En el aeropuerto, una chica salió por la puerta de llegadas. Llevaba puesto un cubrebocas y unas gafas oscuras, y sus audífonos colgaban relajados sobre su cuello. Su cabello largo caía libremente sobre los hombros, y sus piernas, pálidas y largas, atraían la atención de más de uno.
Algunos de los que pasaban se le quedaban viendo, convencidos de que se trataba de alguna celebridad.
Ella se detuvo y, con un gesto despreocupado, se acomodó las gafas.
—Señorita —la abordó un hombre de mediana edad, vestido con un traje impecable y la cabeza ligeramente inclinada en señal de respeto.
Vanesa Montemayor se quitó las gafas y las colgó en el cuello de su blusa. El lunar bajo uno de sus ojos brillaba, dándole un aire aún más atractivo.
—¿Ya regresaron mi papá y mi mamá?
—Sí, señorita.
Al escuchar la respuesta, Vanesa no mostró emoción alguna.

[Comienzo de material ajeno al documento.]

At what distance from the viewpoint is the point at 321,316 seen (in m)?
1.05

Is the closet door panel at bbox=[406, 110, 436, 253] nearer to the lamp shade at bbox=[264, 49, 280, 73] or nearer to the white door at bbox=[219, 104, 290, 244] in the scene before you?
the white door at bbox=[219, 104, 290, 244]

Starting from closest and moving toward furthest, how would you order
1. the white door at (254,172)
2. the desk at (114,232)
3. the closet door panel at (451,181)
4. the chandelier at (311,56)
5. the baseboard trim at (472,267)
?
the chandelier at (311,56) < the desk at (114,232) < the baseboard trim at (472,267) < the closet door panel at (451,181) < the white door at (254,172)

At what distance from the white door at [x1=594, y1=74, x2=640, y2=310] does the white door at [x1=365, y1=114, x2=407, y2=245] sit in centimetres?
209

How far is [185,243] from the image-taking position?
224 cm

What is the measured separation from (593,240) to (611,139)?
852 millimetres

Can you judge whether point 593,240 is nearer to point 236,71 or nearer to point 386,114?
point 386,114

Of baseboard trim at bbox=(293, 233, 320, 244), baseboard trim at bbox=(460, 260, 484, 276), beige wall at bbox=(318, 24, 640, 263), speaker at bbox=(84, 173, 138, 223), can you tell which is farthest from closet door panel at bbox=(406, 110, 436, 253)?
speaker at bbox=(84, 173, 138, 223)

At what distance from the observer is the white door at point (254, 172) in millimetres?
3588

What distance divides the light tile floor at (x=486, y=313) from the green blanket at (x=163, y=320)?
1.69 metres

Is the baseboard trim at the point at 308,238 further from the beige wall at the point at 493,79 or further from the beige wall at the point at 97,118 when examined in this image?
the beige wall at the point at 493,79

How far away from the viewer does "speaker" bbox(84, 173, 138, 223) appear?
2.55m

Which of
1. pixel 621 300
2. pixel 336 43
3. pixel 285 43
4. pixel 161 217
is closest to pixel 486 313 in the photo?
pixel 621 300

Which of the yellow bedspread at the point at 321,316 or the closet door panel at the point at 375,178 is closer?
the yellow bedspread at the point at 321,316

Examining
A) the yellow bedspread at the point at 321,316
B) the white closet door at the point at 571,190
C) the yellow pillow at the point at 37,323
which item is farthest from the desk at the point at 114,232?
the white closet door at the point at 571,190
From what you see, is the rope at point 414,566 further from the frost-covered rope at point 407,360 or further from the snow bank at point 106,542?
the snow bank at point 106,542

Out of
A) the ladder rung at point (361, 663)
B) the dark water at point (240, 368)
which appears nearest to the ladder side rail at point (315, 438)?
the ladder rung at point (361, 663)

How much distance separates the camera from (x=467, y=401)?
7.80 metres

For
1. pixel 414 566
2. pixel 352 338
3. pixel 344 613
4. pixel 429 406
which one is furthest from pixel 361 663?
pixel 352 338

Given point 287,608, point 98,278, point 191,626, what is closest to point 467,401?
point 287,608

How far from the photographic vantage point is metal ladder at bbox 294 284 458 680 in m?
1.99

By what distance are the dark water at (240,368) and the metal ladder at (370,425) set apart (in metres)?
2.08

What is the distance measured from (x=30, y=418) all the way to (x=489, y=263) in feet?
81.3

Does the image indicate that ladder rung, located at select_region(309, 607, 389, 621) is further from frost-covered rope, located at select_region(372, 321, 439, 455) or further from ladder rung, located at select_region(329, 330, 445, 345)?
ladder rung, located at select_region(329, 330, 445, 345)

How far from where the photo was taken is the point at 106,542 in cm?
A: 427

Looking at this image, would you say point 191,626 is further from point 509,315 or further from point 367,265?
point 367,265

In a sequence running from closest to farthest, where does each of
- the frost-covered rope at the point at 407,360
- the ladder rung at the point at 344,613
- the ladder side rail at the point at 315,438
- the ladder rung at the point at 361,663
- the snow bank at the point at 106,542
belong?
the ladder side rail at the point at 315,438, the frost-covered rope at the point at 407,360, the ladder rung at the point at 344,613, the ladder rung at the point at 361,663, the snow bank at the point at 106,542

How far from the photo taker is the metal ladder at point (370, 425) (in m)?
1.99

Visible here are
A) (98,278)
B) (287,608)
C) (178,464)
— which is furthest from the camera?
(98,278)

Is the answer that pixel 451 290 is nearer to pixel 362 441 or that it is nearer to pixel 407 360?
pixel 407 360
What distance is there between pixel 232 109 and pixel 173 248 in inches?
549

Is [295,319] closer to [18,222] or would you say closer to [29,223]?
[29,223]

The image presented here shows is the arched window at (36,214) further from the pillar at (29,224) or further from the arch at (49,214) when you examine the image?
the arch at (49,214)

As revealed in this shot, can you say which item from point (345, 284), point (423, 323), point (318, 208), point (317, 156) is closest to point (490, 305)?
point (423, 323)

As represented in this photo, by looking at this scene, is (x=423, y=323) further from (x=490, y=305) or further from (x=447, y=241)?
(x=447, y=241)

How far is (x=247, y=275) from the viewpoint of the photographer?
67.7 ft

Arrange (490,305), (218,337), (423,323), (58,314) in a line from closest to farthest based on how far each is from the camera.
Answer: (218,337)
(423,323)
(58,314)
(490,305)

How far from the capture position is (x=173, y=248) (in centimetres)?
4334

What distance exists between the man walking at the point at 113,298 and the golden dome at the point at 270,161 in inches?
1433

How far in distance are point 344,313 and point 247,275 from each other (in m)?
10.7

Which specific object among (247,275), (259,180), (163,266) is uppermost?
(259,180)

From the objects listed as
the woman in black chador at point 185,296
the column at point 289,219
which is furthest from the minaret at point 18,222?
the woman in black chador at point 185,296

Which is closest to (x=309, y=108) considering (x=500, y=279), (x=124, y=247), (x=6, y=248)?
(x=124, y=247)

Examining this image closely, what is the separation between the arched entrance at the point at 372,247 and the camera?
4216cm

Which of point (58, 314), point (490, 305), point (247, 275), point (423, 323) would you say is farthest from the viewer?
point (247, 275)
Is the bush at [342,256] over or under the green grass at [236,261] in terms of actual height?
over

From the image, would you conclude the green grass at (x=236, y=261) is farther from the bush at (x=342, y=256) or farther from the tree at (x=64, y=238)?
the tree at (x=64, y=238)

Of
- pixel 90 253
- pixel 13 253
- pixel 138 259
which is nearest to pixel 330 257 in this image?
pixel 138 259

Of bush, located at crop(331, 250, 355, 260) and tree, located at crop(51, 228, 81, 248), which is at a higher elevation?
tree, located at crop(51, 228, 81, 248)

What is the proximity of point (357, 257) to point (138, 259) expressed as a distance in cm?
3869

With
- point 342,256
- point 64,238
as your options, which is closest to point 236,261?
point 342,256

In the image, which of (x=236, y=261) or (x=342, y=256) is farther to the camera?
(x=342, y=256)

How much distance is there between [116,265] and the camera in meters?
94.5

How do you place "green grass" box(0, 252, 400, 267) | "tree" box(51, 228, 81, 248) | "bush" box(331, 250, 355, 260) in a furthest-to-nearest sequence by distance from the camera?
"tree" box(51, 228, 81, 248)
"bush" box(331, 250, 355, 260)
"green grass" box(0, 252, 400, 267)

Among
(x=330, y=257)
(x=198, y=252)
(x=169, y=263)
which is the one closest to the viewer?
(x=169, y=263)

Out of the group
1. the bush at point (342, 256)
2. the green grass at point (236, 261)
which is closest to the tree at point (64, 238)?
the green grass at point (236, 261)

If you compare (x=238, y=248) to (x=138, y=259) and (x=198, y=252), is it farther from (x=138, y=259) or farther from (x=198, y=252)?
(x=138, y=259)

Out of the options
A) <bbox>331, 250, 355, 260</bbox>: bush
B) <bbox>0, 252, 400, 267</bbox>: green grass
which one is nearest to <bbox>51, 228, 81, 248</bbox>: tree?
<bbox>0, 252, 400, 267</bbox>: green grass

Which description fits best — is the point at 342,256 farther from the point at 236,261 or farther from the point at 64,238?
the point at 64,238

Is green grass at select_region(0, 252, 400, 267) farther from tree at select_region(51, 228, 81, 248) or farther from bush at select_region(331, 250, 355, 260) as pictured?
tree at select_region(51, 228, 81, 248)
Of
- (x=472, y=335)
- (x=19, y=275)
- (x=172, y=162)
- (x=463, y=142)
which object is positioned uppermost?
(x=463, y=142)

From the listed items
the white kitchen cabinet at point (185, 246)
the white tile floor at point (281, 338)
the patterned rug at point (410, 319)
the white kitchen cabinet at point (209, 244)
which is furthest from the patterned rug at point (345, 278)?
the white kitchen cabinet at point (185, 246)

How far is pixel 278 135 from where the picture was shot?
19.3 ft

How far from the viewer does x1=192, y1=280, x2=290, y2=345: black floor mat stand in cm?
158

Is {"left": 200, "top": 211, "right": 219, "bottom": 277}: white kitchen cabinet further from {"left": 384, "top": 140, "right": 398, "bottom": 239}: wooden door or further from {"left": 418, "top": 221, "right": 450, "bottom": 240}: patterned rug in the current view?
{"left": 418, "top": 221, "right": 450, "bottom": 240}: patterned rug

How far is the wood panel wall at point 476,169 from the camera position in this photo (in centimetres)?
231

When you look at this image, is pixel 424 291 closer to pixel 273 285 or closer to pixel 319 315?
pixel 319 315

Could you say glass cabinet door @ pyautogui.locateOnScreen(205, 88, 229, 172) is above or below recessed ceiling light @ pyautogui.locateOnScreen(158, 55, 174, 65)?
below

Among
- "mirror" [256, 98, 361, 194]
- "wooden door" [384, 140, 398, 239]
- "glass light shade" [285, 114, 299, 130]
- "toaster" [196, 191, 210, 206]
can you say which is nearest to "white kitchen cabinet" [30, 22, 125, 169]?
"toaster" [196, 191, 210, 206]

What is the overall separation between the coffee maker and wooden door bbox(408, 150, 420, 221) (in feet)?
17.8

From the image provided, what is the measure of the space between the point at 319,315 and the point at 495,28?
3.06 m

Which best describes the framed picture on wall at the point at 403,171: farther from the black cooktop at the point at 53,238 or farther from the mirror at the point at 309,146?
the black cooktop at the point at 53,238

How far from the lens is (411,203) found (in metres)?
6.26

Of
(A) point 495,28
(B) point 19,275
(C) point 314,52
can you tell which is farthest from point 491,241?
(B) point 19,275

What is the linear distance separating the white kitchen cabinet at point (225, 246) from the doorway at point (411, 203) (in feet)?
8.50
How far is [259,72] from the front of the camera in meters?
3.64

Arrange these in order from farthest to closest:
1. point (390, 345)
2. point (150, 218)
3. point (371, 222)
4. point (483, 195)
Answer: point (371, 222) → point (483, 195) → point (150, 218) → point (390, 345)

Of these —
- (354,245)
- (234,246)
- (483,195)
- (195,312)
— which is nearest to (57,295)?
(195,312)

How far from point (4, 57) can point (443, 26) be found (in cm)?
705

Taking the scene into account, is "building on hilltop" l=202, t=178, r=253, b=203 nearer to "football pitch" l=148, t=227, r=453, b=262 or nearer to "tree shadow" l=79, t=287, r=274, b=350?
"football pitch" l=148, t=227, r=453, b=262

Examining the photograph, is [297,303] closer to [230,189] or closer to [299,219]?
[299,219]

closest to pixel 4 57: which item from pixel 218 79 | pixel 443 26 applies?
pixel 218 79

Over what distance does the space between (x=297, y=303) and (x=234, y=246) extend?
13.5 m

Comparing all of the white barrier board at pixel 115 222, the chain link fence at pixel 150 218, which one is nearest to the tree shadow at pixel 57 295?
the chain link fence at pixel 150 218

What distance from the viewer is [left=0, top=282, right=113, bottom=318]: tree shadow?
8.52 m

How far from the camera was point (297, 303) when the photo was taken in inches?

Ni alegría ni nerviosismo; para ella, el regreso de sus padres era como el regreso de unos completos desconocidos.
—Claudio, no te olvides del resto de mi equipaje.
—Sí, en un rato lo haré llegar a su cuarto.
Vanesa asintió y, sin perder el tiempo, salió del aeropuerto. Claudio la seguía de cerca. Aunque su rostro no lo demostraba, por dentro sentía una especie de admiración por la tranquilidad de Vanesa.
Si a él le hubieran dicho, estando de viaje, que era un hijo cambiado al nacer, seguro que habría perdido la cabeza y habría reservado el primer vuelo de regreso. Pero, claro, si la otra familia fuera tan poderosa como los Montemayor, al menos sería un consuelo. Pero no, las cosas nunca son tan sencillas...
Con ese pensamiento, Claudio miró a Vanesa con cierta compasión. Pobrecita, seguro ni idea tiene de lo que le espera.
Vanesa, por su parte, notó esa mirada, pero no se molestó en decir nada. De hecho, no sentía preocupación ni dolor. Incluso había considerado seguir viajando un tiempo más por el extranjero, y no fue sino hasta que los Montemayor regresaron que decidió volver, y encima, sin prisas.
En la puerta del aeropuerto, un chofer ya tenía la puerta del carro abierta, esperándola. Vanesa, acostumbrada a este trato, subió, se puso los audífonos y se acomodó en el asiento. El carro arrancó y se dirigió directo a la mansión de la familia Montemayor.
Mientras veía el paisaje desfilar tras la ventana, su ánimo era tan sereno como el de un lago en calma. Cuando se enteró de que no era hija biológica de los Montemayor, sí se sorprendió, pero más que nada, sintió alivio.